> _WORK TO BE COMPLETED_: Copy the listing below word for word, starting at the line that contains "Which is farthest" and stopping after the line that contains "The scene visible". Leave out every line outside that span.

> _DATA IN THIS EXERCISE_:

----

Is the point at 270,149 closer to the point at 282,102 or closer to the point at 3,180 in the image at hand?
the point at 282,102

----

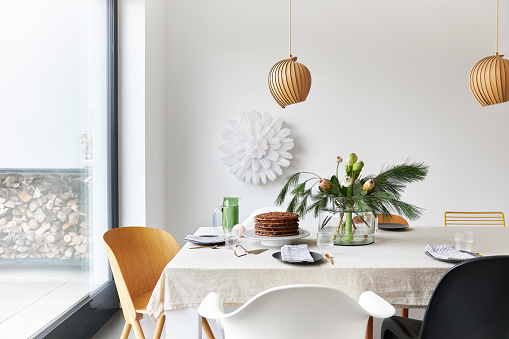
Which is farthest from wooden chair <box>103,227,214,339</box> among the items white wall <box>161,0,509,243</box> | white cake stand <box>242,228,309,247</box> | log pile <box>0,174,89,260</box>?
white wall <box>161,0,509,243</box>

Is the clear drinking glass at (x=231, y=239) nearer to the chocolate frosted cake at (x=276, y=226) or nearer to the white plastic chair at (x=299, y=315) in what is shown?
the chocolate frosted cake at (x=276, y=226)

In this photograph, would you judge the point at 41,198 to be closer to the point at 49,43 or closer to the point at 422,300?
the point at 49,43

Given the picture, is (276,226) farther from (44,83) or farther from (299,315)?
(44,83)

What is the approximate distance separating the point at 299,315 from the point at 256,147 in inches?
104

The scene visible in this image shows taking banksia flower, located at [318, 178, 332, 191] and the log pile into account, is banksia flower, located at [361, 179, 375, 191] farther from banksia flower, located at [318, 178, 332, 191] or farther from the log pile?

----

> _THE RESPONSE_:
Which is farthest from wooden chair <box>103,227,214,339</box> among the items white wall <box>161,0,509,243</box> | white cake stand <box>242,228,309,247</box> | log pile <box>0,174,89,260</box>?
white wall <box>161,0,509,243</box>

Is the clear drinking glass at (x=231, y=239) nearer to the chocolate frosted cake at (x=276, y=226) or nearer to the white plastic chair at (x=299, y=315) in what is shown?
the chocolate frosted cake at (x=276, y=226)

In this photograph, would you judge the point at 41,198 to be closer to the point at 49,43 or closer to the point at 422,300?
the point at 49,43

Given the picture, is (276,226) farther from (44,83) or farther from (299,315)?
(44,83)

What is the approximate distance separating the point at 299,315 from the point at 256,147 in inches?
104

The scene visible in this image shows taking banksia flower, located at [318, 178, 332, 191] and the log pile into account, is banksia flower, located at [361, 179, 375, 191] farther from banksia flower, located at [318, 178, 332, 191] or farther from the log pile?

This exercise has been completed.